§ **Document section**:

◆ ◆ ◆

Thursday, April 15, 2010

Accenture Hiring Blitz in SF?

My friend Kelly tells me that Accenture was conducting some sort of a hiring blitz in downtown SF yesterday. That immediately made me think, "oh good! that means the economy is turning around!"

Accenture started scaling back hiring in early/mid 2008. It started major lay-offs (VERY unusual for ACN to lay people off) at the end of 2008. By mid-2009 it had dumped a ton of people (myself included, though I got a phat severance package and I'm finishing up my MBA at Presidio, so I welcomed it). Accenture's hiring practices have to me always seemed to be an early indicator of where the economy is going.

The reason for this is that Accenture is a professional services company, contracting with nearly all of the planet's major companies. When those companies start feeling the pinch, they scale back or even cancel their consulting projects, well before they start any layoffs. If that happens across the economy, Accenture can't re-distribute its workforce to new projects, because there aren't enough projects available, so it freezes hiring. Accenture's attrition is naturally ~20% annually, so a hiring freeze can often be enough to re-adjust its size to match a downturn. But if the downturn is severe enough, it has to lay people off (which, if I remember correctly, has only happened twice in its history in the US (including its 50-plus-year history as Andersen Consulting and Arthur Andersen): 2001 when the tech bubble burst, and 2008/9).

◆ ◆ ◆

§ **Raw data**:
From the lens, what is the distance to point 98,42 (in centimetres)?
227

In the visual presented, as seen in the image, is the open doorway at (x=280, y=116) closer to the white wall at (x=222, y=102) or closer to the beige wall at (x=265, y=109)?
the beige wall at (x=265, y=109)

◆ ◆ ◆

§ **Written request A**: Can you rewrite the paragraph of the Accenture post beginning "The reason for this is" as a short bulleted list that keeps its main facts?
§ **Written request B**: Could you continue the blog post about Accenture's hiring from where it stops?

§ **Response A**:
- Accenture is a professional services company that contracts with nearly all of the planet's major companies.
- When those companies start feeling the pinch, they scale back or cancel consulting projects well before any layoffs.
- If that happens across the economy, Accenture has too few projects to move its workforce to, so it freezes hiring.
- Because its natural attrition is about 20% a year, a hiring freeze is often enough to match its size to a downturn.
- In a severe downturn it has to lay people off. The author recalls this happening only twice in its US history, counting its 50-plus years as Andersen Consulting and Arthur Andersen: in 2001, when the tech bubble burst, and in 2008/9.

§ **Response B**:
Conversely, when companies find themselves with cash again, it is often much faster to hire an Accenture (or Deloitte or whomever) to staff new projects because Accenture can mobilize a workforce within days of being asked (by pulling available staff from all over the country, even all over the planet if needed). Since Accenture had cut its staff so dramatically in the last 2 years, the fact that Accenture is out on the streets pounding the pavement for new blood suggests that demand has risen so quickly and so dramatically that the traditional pool of new college hires and displaced Bay Area tech workers isn't sufficient to meet their demand. I have *NEVER* heard of Accenture hiring through people on the street or a truck driving around. You'd need to verify the truth of it (I know some recruiters in SF if you need their contact info), but if that's the case it suggests that demand is rising insanely fast, and Accenture is desperate for new blood to staff at its client projects.

Yet another economic leading indicator like the Baltic Dry shipping index thing, but this one's a bit closer to home for both the Bay Area, and the US. =)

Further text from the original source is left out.